** What this task involves **
Output, word for word, the line that contains "Preschool Newsletter Templates Free Beautiful" and all lines following it to the end of the listing. Drop the pictures.

** Data provided **
▼▼▼

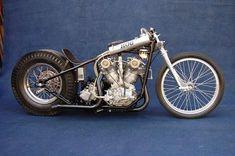 Vintage style Harley Drag Bike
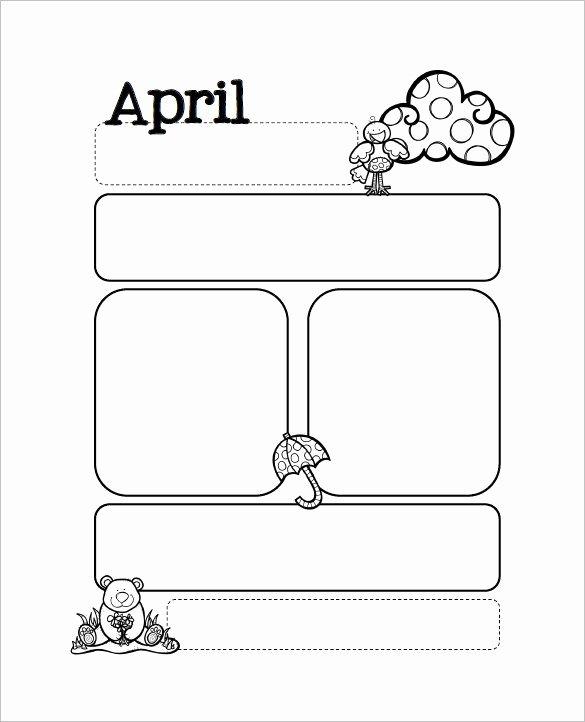Preschool Newsletter Templates Free Beautiful 13 Printable Preschool Newsletter Templates Free Word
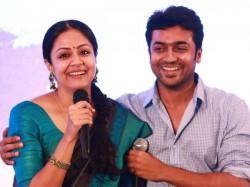 Suriya Film Fare Award Jyothika Film Fare South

▲▲▲

** Problem solution **
Preschool Newsletter Templates Free Beautiful 13 Printable Preschool Newsletter Templates Free Word
 Suriya Film Fare Award Jyothika Film Fare South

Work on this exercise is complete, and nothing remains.